Except he didn’t like it. So he quit.

It wasn’t until the seventh grade when he decided to give wrestling another shot. This time, it felt different.

“I thank the good Lord to this day for my dad because not once did he ever pressure me to wrestle,” Clay Lloyd said. “He let me do it on my terms. I think because it was on my terms and I didn’t feel any pressure, I fell in love with the sport.”

Like Lloyd, Morrison — Eby’s nephew — was exposed to wrestling because of his family. They both ended up wrestling for Smyrna. Morrison was the Eagles’ Most Outstanding Wrestler in 1989 while Lloyd was on the team in 1993 who won the inaugural state dual meet championship.

Lloyd got his chance at coaching when Dulin stepped down. In his first season, the Eagles went 9-8, which he pointed out almost felt like a losing record.

But the freshmen from Lloyd’s first year stuck around. When they were seniors in 2003, they won the state duals.

“Seeing those kids who committed to me and worked hard to come out on top like that was the most rewarding experience,” Lloyd said. “The kids that stayed and worked really hard got to reap the rewards.”

Lloyd and Morrison represent what has become a strong foundation for the Smyrna program. The families that stick around often produce second-generation and now even third-generation Eagle wrestlers.

Dulin points out on this year’s team Tony Wuest, a defending individual state champion, is the son of one of his wrestlers, Ron Wuest.

“It makes you feel old,” Dulin laughs.

Last season’s state championship team had two sets of twins and two other sets of brothers on it.

“Smyrna is a very small but dense pocket of people who love this sport,” Morrison said. “Then you have people like Rob Eby and Buddy Lloyd, people look up to those types of men. The community loves this sport and loves those guys.”

“If you’re from Smyrna, you don’t have to wrestle,” Clay Lloyd said. “But if you do, you’re part of a tradition and part of a family.”

As strong as ever

Smyrna hasn’t lost to a dual meet to a Delaware opponent since the 2012 Division I title match to Caesar Rodney.

Still, Howell is quick to say he isn’t invincible. In his first season (2005), he made a key decision by bumping a wrestler up in the final dual meet of the regular season against St. Mark’s. It didn’t work out and led to a run of kids getting pinned as Smyrna lost by 40 points.

Three days later was the state duals. Smyrna was seeded second in Division II and Hodgson was the top seed. Hodgson had defeated St. Mark’s by 25 during the regular season and looked to be favored over the Eagles.
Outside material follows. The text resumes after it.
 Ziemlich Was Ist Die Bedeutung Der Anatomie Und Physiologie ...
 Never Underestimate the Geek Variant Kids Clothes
Sure enough the two teams met during the championship and Howell had another tough decision on his hands. He said he could have shied away from making another risky move but he didn’t.

He bumped two of his wrestlers up a weight class and rolled the dice with a junior varsity wrestler in the first match. Before the title bout started, Howell noticed his junior varsity kid was breathing heavily, so he gave him one of his best speeches.
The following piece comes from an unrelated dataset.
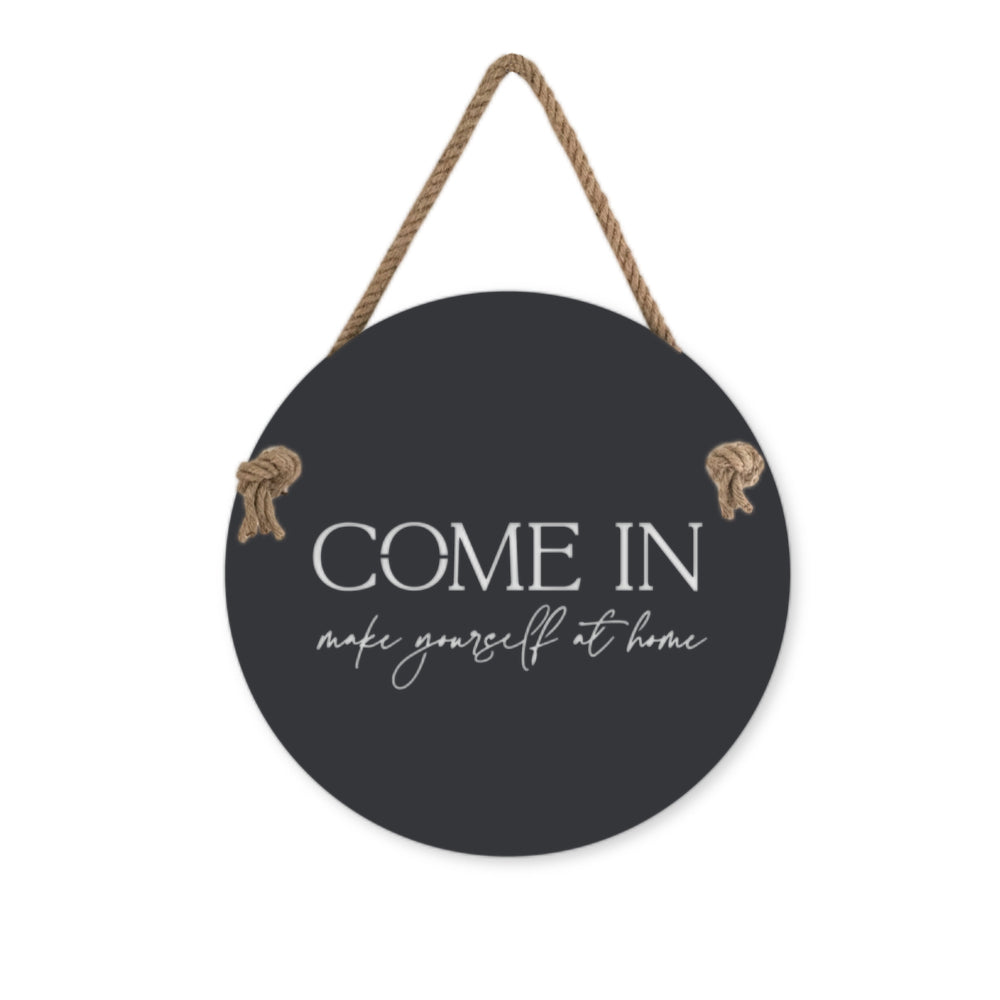 Come in, make yourself at home NZ made outdoor wall sign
“I went up to him and said, ‘If you win this match, the dual meet is over, they can’t win if you win this match’” Howell says. “Sure enough he goes out and pulls off an upset. Then we just rolled, 56-6.”

That junior varsity kid’s name? Matt Boyles, who ended up as Howell’s first individual state champion wrestler two years later.
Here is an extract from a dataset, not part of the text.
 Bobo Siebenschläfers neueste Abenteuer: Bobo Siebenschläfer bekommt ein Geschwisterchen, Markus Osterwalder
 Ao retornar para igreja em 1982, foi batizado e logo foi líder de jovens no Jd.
Plenty of individual honors followed. Smyrna has had at least one state champion every year since 2011. In 2013 the Eagles had five champions, their highest mark of all-time. They came close to matching that a year ago with four.

While the individual titles are nice, Howell prefers the dual meets. Smyrna has won the last three team duals and the Eagles are favored again this season. Howell’s resume includes a dual meet win over McDonogh (Md.) last season when McDonogh was nationally-ranked, another first for the Smyrna program.

“The dual meets are so fun,” Howell said. “Especially the big dual meets when you’re measuring lineups four weeks ahead of time. I love those.”

Even though he didn’t start out as a Smyrna guy, Howell has been adopted by this community.

He said he always felt welcomed and never any pressure to live up to the legacy Eby started.

“I love wrestling and people here are thankful of people who give their time to the sport,” Howell said. “I really didn’t think I needed to do anything else than care about the kids and care about the program.”